Selain itu, Ki Bagus juga mengungkapkan realitas sejarah di mana gerakan-gerakan
perlawanan terhadap kolonial Belanda di berbagai wilayah Indonesia hampir selalu dipimpin
tokoh-tokoh Islam, seperti Diponegoro, Teuku Umar, Imam Bonjol, Sultan Hasanudin, dan lain
lain yang mendasarkan perjuangannya atas ajaran Islam. Selain aspek sosiologis-historis itu,
Ki Bagus juga mengajukan argumennya berdasarkan pemahamannya atas ajaran Islam, yang
ia yakini tidak hanya mengatur masalah ritual, tetapi mengatur seluruh aspek kehidupan
manusia sebagai satu kesatuan yang utuh. Akibat perlawanan, Ki Bagus Hadikusumo dipanggil
oleh Gunseikan (Gubernur Militer Jepang) di Yogyakarta. Ketika ditanya mengenai
pemboikotan oleh Muhammadiyah itu, maka dengan tegas Ki Bagus menjawab bahwa seikirei
dilarang menurut ajaran Islam, karena umat Islam hanya memberikan penyembahan kepada
Tuhan.
untuk menjembatani perbedaan itu, dibentuklah sebuah panitia kecil yang terdiri dari
sembilan tokoh, yang terdiri dari: Sukarno, Hatta, Subardjo, Yamin, Abikusno, Kahar Muzakkir,
Agus Salim, Wahid Hasyim, dan Maramis.

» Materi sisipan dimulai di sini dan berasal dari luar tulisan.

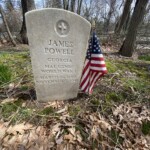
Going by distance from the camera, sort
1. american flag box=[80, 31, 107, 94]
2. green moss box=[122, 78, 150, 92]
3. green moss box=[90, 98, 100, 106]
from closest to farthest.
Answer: american flag box=[80, 31, 107, 94] → green moss box=[90, 98, 100, 106] → green moss box=[122, 78, 150, 92]

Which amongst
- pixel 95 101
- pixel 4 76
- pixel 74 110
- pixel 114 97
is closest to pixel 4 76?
pixel 4 76

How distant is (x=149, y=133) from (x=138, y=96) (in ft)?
2.47

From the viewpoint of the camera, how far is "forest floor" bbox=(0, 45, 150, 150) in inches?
93.1

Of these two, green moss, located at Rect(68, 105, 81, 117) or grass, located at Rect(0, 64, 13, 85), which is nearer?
green moss, located at Rect(68, 105, 81, 117)

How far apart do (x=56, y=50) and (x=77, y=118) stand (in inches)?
40.8

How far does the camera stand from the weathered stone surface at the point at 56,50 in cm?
235

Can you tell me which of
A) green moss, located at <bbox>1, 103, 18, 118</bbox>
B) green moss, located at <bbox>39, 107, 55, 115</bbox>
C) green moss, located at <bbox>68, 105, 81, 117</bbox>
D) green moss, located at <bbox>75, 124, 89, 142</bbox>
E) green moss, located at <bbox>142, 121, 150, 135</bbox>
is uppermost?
green moss, located at <bbox>1, 103, 18, 118</bbox>

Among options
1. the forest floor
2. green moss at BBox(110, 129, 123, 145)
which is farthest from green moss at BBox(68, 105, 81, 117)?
green moss at BBox(110, 129, 123, 145)

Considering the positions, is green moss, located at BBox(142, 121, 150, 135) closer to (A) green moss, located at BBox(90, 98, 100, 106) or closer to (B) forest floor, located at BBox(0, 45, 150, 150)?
(B) forest floor, located at BBox(0, 45, 150, 150)

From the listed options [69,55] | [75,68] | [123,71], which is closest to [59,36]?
[69,55]

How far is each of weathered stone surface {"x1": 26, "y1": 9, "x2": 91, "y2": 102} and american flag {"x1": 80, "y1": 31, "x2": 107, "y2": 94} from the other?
0.27 feet

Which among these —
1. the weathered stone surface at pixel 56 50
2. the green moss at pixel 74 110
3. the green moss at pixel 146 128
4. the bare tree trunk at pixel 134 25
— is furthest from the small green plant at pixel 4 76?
the bare tree trunk at pixel 134 25

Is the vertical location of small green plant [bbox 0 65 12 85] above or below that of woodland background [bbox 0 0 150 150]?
above

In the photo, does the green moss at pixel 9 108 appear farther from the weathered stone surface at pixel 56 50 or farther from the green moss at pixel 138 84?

Dalam sebuah rapat yang alot pada 22 Juni 1945,
Panitia 9 dapat mencapai suatu kesepakatan yang dimaksudkan sebagai Pembukaan UUD,
atau setidak-tidaknya sebagai suatu kertas kerja untuk membahas masalah itu lebih lanjut.

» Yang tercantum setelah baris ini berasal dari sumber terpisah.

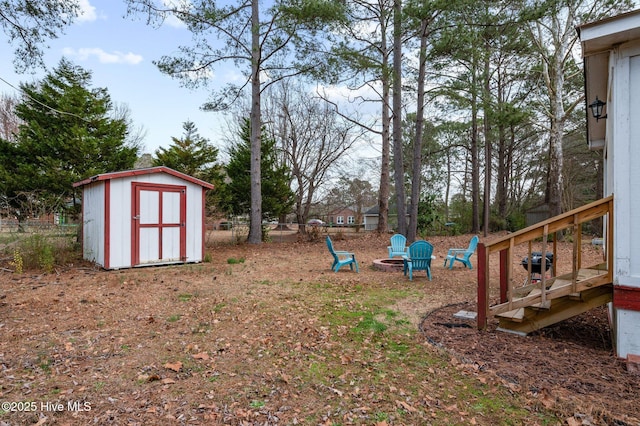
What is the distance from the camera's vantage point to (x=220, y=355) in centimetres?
328

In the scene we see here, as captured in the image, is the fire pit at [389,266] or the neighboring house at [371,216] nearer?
the fire pit at [389,266]

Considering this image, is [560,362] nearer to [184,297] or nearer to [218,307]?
[218,307]

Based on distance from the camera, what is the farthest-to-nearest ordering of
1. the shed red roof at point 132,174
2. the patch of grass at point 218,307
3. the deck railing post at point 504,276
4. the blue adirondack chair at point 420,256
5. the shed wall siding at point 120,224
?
1. the shed wall siding at point 120,224
2. the shed red roof at point 132,174
3. the blue adirondack chair at point 420,256
4. the patch of grass at point 218,307
5. the deck railing post at point 504,276

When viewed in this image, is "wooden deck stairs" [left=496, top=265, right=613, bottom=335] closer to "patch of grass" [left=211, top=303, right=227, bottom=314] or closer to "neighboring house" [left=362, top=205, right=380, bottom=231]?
"patch of grass" [left=211, top=303, right=227, bottom=314]

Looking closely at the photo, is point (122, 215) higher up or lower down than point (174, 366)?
higher up

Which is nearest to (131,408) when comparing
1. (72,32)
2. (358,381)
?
(358,381)

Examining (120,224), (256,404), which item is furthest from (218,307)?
(120,224)

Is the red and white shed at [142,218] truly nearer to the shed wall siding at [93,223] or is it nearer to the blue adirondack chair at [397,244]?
the shed wall siding at [93,223]

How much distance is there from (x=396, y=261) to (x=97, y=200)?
23.5 feet

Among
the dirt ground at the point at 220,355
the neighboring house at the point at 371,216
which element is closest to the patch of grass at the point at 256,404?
the dirt ground at the point at 220,355

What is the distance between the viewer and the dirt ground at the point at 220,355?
2365mm

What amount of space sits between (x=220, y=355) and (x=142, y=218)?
5.77 m

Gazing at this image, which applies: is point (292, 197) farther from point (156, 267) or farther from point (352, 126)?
Answer: point (156, 267)

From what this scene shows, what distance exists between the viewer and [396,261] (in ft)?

Beberapa minggu kemudian Yamin menyebut dokumen politik tersebut sebagai Piagam
Jakarta (Anshari: 1983).
1. Ketuhanan dengan kewajiban menjalankan syariat Islam bagi pemeluk-pemeluknya
2. Menurut dasar kemanusiaan yang adil dan beradab
Persatuan Indonesia
4. Dan kerakyatan yang dipimpin oleh hikmat kebijaksanaan dalam permusyawaratan
perwakilan
5. Serta dengan mewujudkan keadilan sosial bagi seluruh rakyat Indonesia

Piagam Jakarta berisi pengesahan Pancasila sebagai dasar negara dengan penambahan pada
sila pertama sehingga menjadi: "Percaya kepada Tuhan dengan kewajiban menjalankan
syariat Islam bagi pemeluk-pemeluknya." Kesepakatan tersebut sempat ditolak kalangan
nasionalis sekuler, namun akhirnya dapat diterima setelah Sukarno menyerukan agar kedua
belah pihak bersedia berkorban demi persatuan bangsa. Namun sehari setelah Proklamasi
Kemerdekaan, kesepakatan ini digugurkan atas usul Hatta berdasarkan laporan dari seorang
perwira Angkatan Laut Jepang yang menyatakan bahwa orang-orang Kristiani di wilayah timur
Indonesia tidak akan bergabung dengan RI jika unsur-unsur formalistik Islam dalam Piagam
Jakarta tidak dihapus. Usulan Hatta ini disepakati oleh beberapa tokoh Islam, sehingga tujuh
kata dalam Piagam Jakarta dihapus dan Sila Pertama berbunyi "Ketuhanan Yang Maha Esa."
Tokoh-tokoh Islam yang dimintai persetujuan itu adalah Ki Bagus Hadikusumo, Wahid Hasyim,
Kasman Singodimejo, dan Teuku Mohammad Hassan. berdasarkan sebuah penelitian
(Anshari: 1983, 48), Wahid Hasyim pada saat itu sebenarnya tidak hadir, meskipun Hatta
menyatakan bahwa Wahid Hasyim turut hadir. Mengenai Mohammad Hassan, dapat
dipahami jika ia menerima penghapusan "tujuh kata" tersebut mengingat ia sama sekali tidak
bisa dimasukkan dalam kelompok nasionalis Islam, dan apalagi ia sama sekali tidak terlibat
dalam BPUPKI maupun Panitia 9.
Jadi penyelesaian secara Indonesia dari masalah ideologis bukanlah suatu konstitusi yang
mempergunakan idiom-idiom khas Islam, tetapi penerimaan nilai-nilai spiritual milik
bersama (Bolland: 1985, 40-41). Namun demikian, konsep ini dapat dianggap sebagai suatu
konsep yang pada dasarnya bersifat Islami, tetapi telah dilepaskan dari ajaran agama agar
bisa diterima oleh kalangan non-Muslim (Nieuwenhuijze: 1958, 208). Dan salah satu tokoh
yang berperan penting dalam kompromi politik-ideologis itu adalah Ki Bagus Hadikusumo.